Now, let me preface this entire post by saying, I’m no TV nazi. I sadly let me kids watch WAY too much, especially now that I’m working from home, and I need a moment here or there to answer emails or pee by myself. I grew up as a child raised on TV, and I think I turned out okay for the most part, so I’ve never been too strict about TV time. Besides, until recently, both of my kids were at school or in daycare full time, so they rarely had more than 30 minutes to watch TV at night anyway.
But lately, it’s gotten out of control, and you can tell. The kids have started begging for their favorite shows the minute they wake up in the morning and will throw epic tantrums when you turn off the tube. It’s gotten to be the same way with games on the iPhone or the computer too. Lucy’s homework is mostly web-based, so she has to spend that time online, but other than that, we had to cut down on the screen time. It started to become obvious, the more time they spend in front of a screen, the crabbier they are. So, after the snow started to melt and we were finally able to do something besides sit inside, I decided something had to be done.
Enter one of Lucy’s friends, whose super smart mom had developed this “Helping Hands” plan for her kids and swore it was the best thing that ever happened to them. It’s pretty basic, and even for non-crafty folks like me, was easy to put together. In fact, it involves the kids in the creation of the plan, and that seemed to get them behind the whole idea. Ladies and gentlemen, I’m proud to present, our “Helping Hands” wall!
We keep this right in the kitchen where it’s easy to see daily and for the kids to access (please note the hilarious school photo of my brother in law who is a teacher…every year we get his school photo in our stockings at Christmas!). The basic premise is this:
- Have your kids trace and cut out 10 of their hands on paper (if your kids are like mine, they’ll want to decorate the hands…let them go wild!).
- Take three regular sized envelopes and cut the flap off. Then label them Helping Hands, Prizes, and one with your child’s name. If you have more than one child participating, just add one extra envelope per child with the corresponding name.
- Attach to the wall in a place where they can see and reach. We used some fun, fake washi tape from Target (easy and cheap to replace), but you could use whatever makes it stick (magnets, tape, push pins, whatever).
- Work with your child to make up a list of prizes. Ours include 30 minutes of computer time with Daddy, 30 minutes of TV time, going out for ice cream, picking your favorite food for dinner, playing on mom or dad’s phone and going to the bookstore at the mall. Put each item on a little slip of paper and place it in the Prizes envelope.
And you’re ready to go! Every time your child makes a good choice or shows good behavior, you can give them a Helping Hand. They then take the cut out hand and put it in their labeled envelope. When they get all 10 hands in their envelope, they get to pick from the prizes!
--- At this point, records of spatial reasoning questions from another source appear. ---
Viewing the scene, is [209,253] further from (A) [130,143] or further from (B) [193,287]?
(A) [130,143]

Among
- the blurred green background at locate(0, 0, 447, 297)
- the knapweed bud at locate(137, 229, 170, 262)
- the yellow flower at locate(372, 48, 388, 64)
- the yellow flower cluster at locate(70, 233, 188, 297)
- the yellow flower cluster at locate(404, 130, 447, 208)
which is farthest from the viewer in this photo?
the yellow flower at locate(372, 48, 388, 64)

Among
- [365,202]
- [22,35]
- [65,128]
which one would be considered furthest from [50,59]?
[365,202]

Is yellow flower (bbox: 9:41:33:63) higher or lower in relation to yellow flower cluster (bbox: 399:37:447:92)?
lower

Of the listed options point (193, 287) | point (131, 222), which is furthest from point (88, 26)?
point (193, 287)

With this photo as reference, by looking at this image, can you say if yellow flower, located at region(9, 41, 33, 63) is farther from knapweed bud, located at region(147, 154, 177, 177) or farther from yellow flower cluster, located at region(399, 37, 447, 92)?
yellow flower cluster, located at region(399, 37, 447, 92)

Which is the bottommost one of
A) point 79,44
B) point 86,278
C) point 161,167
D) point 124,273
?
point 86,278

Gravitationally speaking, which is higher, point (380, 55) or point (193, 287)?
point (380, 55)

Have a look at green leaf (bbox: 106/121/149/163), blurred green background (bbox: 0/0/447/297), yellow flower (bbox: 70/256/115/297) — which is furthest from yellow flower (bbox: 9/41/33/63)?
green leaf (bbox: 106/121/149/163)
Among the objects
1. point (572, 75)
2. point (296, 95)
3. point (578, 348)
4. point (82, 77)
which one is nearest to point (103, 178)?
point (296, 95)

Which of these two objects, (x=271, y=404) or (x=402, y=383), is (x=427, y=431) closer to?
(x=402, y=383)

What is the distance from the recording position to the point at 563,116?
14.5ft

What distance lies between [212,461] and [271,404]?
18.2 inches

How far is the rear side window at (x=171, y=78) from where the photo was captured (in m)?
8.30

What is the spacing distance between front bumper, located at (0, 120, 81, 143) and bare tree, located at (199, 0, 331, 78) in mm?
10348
Now comes the hard part…at least for us it was hard. Cut off all screen time, excepting homework or other required work. I know, it sucks. There is nothing more I’d like to do when I need to answer a few emails or just veg after a long day than turn on some cartoons, but this won’t work unless you quit it cold turkey, and make earning the Helping Hands mean something real. We have some exceptions…for example, we have a standing Friday night movie night, and that is still a go regardless of the Helping Hands chart. Ditto to Saturday morning cartoons. But other than that, Lu has to earn screen time.
We’ve been doing this for a couple weeks, and so far, so good! I think the fact that we really involved Lu in the process helped a lot, and these days she knows that asking for screen time isn’t going to work (even if she asks every five minutes). In fact, just having the system made her stop thinking about TV so much in general, and we’ve found ourselves doing lots of other fun activities together. We’ve sat around and read books, played board games, done experiments and played outside. Today I found Lu after school reading chapter books for an hour. It was fantastic! And the last time she earned a prize, she didn’t even pick TV or computer time…she asked to go to the bookstore. Progress!
Oh, and you might notice another little sheet in the photo above, and that’s because Mr. Tate was feeling a bit left out. Lu decided he needed a sticker chart so that he could earn prizes too (he’s a bit too young for the whole Helping Hands concept to really work for him). So now when he does a good job he gets a sweet sticker to put on his chart, and he loves it!
Hope this helps any of you that are struggling with the whole screen time debacle. Feel free to leave any questions in the comments!